Refreshing, to be asked that. Most people run away from the conversation of death. As I wrote about before, I am supposedly going to die before September. I refuse of course, but Death is always looming over me, shadowing me on. “Yes, I have a series of plans, all numbered and written out incase one should fail.” She was relieved, her expressive body revealing that. “Good, so few think beyond their lives. You are rare too.” I shook my head, “No, I merely have lived.” I gave her my phone number, after we discussed a myriad of other things. I wanted to stay in that moment forever, but an alarm went off and I had to go. We will stay in contact.

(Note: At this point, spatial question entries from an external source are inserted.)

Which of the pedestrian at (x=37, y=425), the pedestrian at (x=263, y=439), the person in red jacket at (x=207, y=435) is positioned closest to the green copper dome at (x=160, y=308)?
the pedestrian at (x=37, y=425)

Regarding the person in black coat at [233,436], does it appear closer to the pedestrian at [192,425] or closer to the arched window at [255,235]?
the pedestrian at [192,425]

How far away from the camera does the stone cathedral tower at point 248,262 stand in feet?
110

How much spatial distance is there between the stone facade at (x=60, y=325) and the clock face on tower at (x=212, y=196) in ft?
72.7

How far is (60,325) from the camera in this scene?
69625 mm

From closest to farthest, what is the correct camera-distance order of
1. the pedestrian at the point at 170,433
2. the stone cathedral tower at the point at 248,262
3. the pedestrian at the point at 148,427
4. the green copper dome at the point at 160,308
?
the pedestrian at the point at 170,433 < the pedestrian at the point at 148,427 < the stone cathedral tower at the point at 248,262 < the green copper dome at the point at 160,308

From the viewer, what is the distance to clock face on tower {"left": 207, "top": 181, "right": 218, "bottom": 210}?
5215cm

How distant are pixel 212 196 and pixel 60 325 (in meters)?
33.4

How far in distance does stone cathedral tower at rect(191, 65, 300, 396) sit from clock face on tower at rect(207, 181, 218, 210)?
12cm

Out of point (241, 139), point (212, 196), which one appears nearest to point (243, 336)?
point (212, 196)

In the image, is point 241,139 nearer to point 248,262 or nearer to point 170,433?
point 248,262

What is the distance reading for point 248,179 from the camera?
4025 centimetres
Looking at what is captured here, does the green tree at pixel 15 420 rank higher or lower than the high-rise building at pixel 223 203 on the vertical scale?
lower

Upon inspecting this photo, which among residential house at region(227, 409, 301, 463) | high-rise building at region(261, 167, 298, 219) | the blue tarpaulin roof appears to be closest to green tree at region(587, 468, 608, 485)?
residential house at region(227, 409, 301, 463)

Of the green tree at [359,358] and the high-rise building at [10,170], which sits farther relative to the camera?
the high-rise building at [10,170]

She was so striking, not out of a physical beauty alone but also because of her genuine and open nature. She showed me an aspect of life I desire, and although my brain is still clouded over and my body demands rest it stood out, sparkling before me. She wore a white beret, a cream sweater, and tan pants. She glowed like a snowflake. Her blue eyes were a bit cloudy with age, but her mind was so sharp and she was open to sharing so much. I suddenly want to go to France.

She also took the time to converse with Sprite, treating her as an equal, and feeling joy as Sprite obviously understood her. They chattered at one another, and Sprite leaned up just before we left placing a kiss on her lips. After we parted ways Sprite made sure I did not feel neglected, though I felt the same warmth and love she seemed to. She rubbed all over me, purring and delighting in our shopping trip.

I even let myself have a treat, I bought a butterfly hair clip. No more lamenting my choice of a hair brush or nothing, I am going to have some panache, and a dose of style when I give my speech tomorrow.